Roasted squab brought forth a rosy wedge of breast and a rich, fall-apart tender confit leg with its skin crisped up and its talon still attached. Alongside were broccoli, cauliflower, and Brussels sprouts leaves finished with fermented apple to lend a zingy taste. To enjoy with the squab were brioche rolls that were fluffy, buttery, and had just a hint of sweetness.
The next course fully encapsulates Alter’s whimsy. A delicate porcelain coffee cup and saucer is brought to the table, along with what looks for all the world like a teeny-weeny sprinkle doughnut.
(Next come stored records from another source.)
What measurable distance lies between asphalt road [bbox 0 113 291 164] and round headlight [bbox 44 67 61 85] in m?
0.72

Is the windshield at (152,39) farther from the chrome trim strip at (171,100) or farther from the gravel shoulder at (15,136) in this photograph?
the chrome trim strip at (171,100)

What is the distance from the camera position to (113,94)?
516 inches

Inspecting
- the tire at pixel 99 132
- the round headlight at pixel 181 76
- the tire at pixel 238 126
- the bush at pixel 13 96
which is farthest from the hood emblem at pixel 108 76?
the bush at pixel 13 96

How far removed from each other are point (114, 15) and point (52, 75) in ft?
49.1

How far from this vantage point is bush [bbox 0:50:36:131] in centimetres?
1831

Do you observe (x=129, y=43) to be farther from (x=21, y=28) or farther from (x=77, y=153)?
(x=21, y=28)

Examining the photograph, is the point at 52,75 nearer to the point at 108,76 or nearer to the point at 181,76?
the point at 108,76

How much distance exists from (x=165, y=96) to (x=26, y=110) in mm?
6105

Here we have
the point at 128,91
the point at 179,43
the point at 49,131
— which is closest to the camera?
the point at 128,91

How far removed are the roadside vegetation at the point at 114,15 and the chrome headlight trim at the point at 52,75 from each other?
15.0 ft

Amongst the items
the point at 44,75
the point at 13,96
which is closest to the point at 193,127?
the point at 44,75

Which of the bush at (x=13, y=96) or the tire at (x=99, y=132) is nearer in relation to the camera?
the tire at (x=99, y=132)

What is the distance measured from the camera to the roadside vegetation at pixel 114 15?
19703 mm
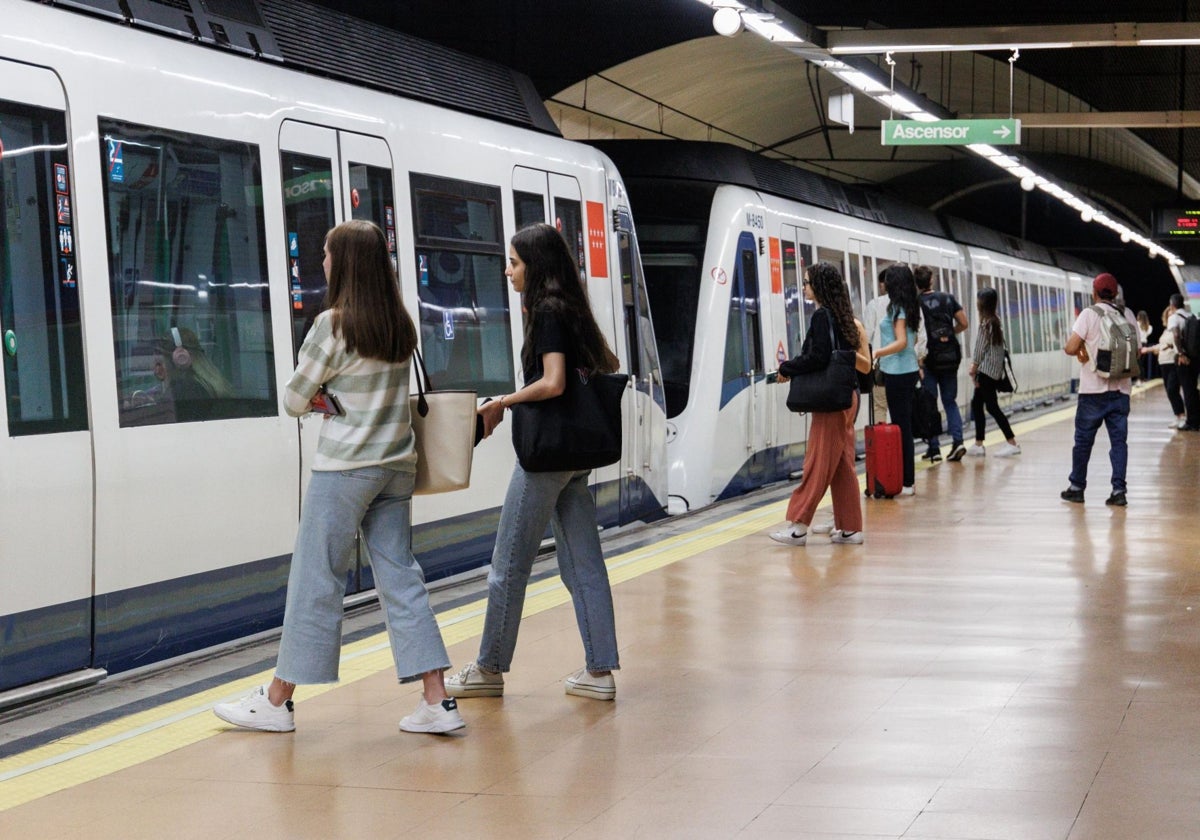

It’s not time for dessert. Rather, it’s a savory course in disguise with the cup containing an intensely flavored, warm squab broth with a touch of chicory, and the doughnut actually a chocolate-glazed puff pastry filled with whipped duck liver mousse. As you sip the broth, you’ll dream about how fantastic it would be with ramen. With its juxtaposition of sweet and rich with gamey and mineral notes, the doughnut can’t help but make you smile.
Wagyu follows in the form of sous vide short rib that’s melty tender. It’s finished over binchotan, and served with black trumpet mushrooms and a buttery, nutting tasting nugget of sunchoke.
Alter then brings out an extra morsel of Wagyu, so marbled and bursting with fatty juices that it practically quivers on its plate. It’s dotted with giardiniera to add a burst of piquant and heat to cut the richness.
Ruffles of grassy tasting tete de moine cow’s milk cheese are served with seed-and-nut bread along with honey and honeycomb from Urban Bee San Francisco’s rooftop hives.
Then, it’s a wonderfully refreshing palate cleanser of mandarin sorbet and tonka bean ice cream that together are like a creamsicle. The piece de resistance is the citrusy, minty tasting shiso granita on top.
Dessert is a festive Mount Blanc, a Play-Doh-pumper spiral of creamy chestnut puree adorned with gold leaf that sits atop a foundation of chocolate cookie crumbles.
Mignardises mimic the start of the meal, but with sweet versions of those snacks in the form of chocolate mousse tarts, persimmon pastries, and chocolate-brown butter ganache bonbons that resemble the poached quail eggs. To accompany are shot glasses of fragrant vin d’orange.
Lastly, the printed menu arrives with the Nighbird wax seal, and wrapped around a box that holds a cube of tender corn cake glazed in lavender to take home.
As we walked to our car, my husband asked in disbelief, “Why doesn’t Nighbird have a Michelin star?”